Interpreting Genesis literally, evangelical Christians refute evolutionary theory. Adam was made in God’s image, they claim, and Eve from Adam’s rib. Jesus Christ is Lord and Savior. Since evolution can’t be replicated in a laboratory, there is no evidence that it actually occurred.

This kind of religious crackpotism would seem harmless enough were it not for the fact that the Kansas Board of Education this year chose to concur with the creationists by voting to eliminate anything that smacks of evolutionary theory from public schools. Kansas wasn’t alone. School boards in New Mexico, Nebraska, and Alabama (where science textbooks now disclaim evolution as an unproven theory) have all made attempts in recent years to challenge the preeminence of evolution in scientific curricula. Texas, Ohio, Washington, New Hampshire, and Tennessee also considered, and ultimately defeated, similar bills, including some that would have required those who teach evolution to present evidence contradicting it. This a decade after the Supreme Court said that states could not compel the teaching of creationism in classrooms.

In a recent Colorado poll, 31 percent of respondents claimed to believe that God created man in his present form “all at once in the last 10,000 years.” Only 15 percent supported the view that mankind developed over millions of years from less advanced forms of life, and that God had no part in the process.
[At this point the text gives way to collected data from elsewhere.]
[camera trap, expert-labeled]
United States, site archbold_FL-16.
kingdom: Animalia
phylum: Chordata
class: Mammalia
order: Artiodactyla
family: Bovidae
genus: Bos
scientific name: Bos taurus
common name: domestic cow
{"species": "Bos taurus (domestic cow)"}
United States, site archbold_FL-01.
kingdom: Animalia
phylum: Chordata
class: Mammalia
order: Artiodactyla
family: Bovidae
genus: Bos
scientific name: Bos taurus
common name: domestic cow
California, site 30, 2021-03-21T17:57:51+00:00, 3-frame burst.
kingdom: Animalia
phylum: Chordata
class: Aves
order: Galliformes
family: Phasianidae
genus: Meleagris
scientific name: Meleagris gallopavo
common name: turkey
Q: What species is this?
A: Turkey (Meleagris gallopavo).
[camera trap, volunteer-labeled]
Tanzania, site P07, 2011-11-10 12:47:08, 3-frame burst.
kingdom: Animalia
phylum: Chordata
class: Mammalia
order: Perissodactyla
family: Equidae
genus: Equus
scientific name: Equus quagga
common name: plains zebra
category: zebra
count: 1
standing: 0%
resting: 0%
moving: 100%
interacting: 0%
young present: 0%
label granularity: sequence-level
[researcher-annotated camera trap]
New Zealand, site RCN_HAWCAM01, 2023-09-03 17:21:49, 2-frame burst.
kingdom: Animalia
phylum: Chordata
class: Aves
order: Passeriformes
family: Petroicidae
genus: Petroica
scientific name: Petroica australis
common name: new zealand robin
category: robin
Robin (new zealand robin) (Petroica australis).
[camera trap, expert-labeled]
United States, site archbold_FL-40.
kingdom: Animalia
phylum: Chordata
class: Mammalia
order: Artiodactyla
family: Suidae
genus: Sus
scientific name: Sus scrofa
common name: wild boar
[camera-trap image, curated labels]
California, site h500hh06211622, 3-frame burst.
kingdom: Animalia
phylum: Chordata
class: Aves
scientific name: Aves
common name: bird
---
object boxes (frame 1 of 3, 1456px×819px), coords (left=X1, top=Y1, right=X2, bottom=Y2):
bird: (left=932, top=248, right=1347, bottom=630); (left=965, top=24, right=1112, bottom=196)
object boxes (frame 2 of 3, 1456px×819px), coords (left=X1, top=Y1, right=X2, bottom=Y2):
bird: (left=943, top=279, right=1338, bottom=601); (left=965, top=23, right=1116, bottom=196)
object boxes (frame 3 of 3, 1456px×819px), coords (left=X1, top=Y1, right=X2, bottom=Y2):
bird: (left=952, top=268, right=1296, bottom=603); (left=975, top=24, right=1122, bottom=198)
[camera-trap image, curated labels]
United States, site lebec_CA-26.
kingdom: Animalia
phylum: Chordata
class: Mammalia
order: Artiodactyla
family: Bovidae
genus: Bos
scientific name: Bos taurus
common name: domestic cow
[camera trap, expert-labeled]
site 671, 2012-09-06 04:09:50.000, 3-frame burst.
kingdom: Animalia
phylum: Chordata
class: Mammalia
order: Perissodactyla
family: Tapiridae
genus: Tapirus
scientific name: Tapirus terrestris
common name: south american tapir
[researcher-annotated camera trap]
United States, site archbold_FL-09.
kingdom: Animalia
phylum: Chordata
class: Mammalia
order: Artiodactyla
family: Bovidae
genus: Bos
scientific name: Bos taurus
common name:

What has all this got do do with “Sensation”? Well, of the Museum of Natural History’s $111 million annual operating budget, $9.6 million comes from the city. Everyone knows that Rudy Giuliani was playing to the upstate vote when he condemned a harmless picture by Chris Ofili as an example of “Catholic bashing,” and threatened to evict the museum and withhold its city funds for nebulous violations of its charter. Catholics are the largest voting bloc in New York. But what if creationists held the power here? It’s not hard to imagine Giuliani directing his cynical theatrics elsewhere, and targeting institutions as it suited his agenda. Plenty of people in this country would find the idea of passing some hairy humanoids off as our ancestors a “vicious attack on religion,” as Giuliani termed “Sensation.” The question is, What kind of sensation will he target next?